On October 18, 2024, Mark DiSiena, Chief Financial Officer (“CFO”) of the Company, informed the Company that he intends to resign from his role at the Company, to be effective November 15, 2024 (the “Resignation Date”). Mr. DiSiena is expected to remain with the Company through the Resignation Date to assist in the transition of his responsibilities. Mr. DiSiena’s resignation is not a result of a disagreement or dispute with the Company on any matter regarding its operations, policies or practices.

 

On October 25, 2024, the Board of the Company appointed Kevin Lowdermilk to serve as an independent director of the Company, effective immediately. Mr. Lowdermilk was also appointed as a member of the Company’s Audit Committee, the Compensation Committee, and the Nominating and Corporate Governance Committee, effective immediately.

 

On November 1, 2024, the Board of the Company appointed Brent Klavon to serve as an independent director of the Company, effective immediately.

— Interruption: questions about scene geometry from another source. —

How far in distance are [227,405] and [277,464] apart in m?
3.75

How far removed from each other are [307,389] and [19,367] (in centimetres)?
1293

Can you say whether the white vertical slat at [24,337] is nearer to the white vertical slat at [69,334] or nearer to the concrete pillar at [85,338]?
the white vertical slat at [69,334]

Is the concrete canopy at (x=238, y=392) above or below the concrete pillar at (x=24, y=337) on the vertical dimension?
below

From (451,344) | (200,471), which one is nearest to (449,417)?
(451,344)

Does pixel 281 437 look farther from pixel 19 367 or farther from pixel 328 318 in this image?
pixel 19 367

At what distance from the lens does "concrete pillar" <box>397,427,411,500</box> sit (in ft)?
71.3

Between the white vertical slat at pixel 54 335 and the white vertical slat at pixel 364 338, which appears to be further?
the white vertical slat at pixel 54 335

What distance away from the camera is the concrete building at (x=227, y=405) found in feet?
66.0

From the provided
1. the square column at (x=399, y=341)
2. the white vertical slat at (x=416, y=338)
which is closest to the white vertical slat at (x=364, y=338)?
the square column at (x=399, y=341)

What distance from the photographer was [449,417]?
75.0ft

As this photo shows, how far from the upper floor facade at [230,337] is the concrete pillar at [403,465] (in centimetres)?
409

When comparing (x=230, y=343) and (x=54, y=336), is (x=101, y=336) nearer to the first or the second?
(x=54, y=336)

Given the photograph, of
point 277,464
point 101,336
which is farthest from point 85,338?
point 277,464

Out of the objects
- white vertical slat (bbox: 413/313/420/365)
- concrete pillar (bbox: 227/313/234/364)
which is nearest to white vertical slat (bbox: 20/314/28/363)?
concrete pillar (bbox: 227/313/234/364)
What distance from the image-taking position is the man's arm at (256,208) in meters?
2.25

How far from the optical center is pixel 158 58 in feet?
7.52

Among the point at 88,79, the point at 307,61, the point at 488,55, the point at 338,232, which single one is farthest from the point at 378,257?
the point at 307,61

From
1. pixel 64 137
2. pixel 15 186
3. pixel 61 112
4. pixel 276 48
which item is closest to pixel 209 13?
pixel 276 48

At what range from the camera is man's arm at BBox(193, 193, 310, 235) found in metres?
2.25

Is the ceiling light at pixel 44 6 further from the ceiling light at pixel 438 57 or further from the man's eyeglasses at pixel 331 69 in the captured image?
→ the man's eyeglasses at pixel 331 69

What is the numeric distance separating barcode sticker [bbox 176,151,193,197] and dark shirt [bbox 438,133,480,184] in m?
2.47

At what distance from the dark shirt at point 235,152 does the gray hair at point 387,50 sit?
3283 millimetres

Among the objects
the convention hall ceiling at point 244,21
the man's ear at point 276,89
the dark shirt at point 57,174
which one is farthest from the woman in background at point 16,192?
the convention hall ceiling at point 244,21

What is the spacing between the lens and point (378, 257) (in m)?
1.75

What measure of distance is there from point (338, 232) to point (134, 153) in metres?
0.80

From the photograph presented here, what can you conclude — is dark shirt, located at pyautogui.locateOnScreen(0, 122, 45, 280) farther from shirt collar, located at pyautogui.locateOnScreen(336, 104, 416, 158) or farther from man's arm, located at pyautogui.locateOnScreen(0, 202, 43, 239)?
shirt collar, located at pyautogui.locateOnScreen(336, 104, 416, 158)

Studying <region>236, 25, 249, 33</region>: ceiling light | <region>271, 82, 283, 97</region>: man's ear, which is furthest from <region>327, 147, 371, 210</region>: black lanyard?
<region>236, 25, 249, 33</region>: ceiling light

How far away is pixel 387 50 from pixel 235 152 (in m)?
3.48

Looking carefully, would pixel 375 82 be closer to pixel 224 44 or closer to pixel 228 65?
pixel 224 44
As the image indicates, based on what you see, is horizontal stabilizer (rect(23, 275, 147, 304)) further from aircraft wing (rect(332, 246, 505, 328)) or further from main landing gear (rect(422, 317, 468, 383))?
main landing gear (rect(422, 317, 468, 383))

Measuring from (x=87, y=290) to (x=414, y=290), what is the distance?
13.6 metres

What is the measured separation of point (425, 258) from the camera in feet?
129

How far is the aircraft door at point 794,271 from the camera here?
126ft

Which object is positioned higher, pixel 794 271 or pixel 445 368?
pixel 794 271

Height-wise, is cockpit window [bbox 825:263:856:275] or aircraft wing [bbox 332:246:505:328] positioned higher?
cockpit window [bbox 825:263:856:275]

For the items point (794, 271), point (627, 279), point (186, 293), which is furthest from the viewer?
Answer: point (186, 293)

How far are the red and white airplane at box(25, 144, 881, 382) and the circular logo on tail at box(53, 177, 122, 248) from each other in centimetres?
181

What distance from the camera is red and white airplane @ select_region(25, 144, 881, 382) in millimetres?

Mr. Klavon was also appointed as a member of the Company’s Audit Committee, the Compensation Committee, and the Nominating and Corporate Governance Committee, effective immediately. Mr. Klavon will be chair of the Compensation Committee.

 

On November 14, 2024, AgEagle Aerial Systems, Inc. (the “Company”) appointed Ms. Adrienne Anderson, age 46, to the positions of Interim Chief Financial Officer and Interim Principal Accounting Officer of the Company, effective immediately.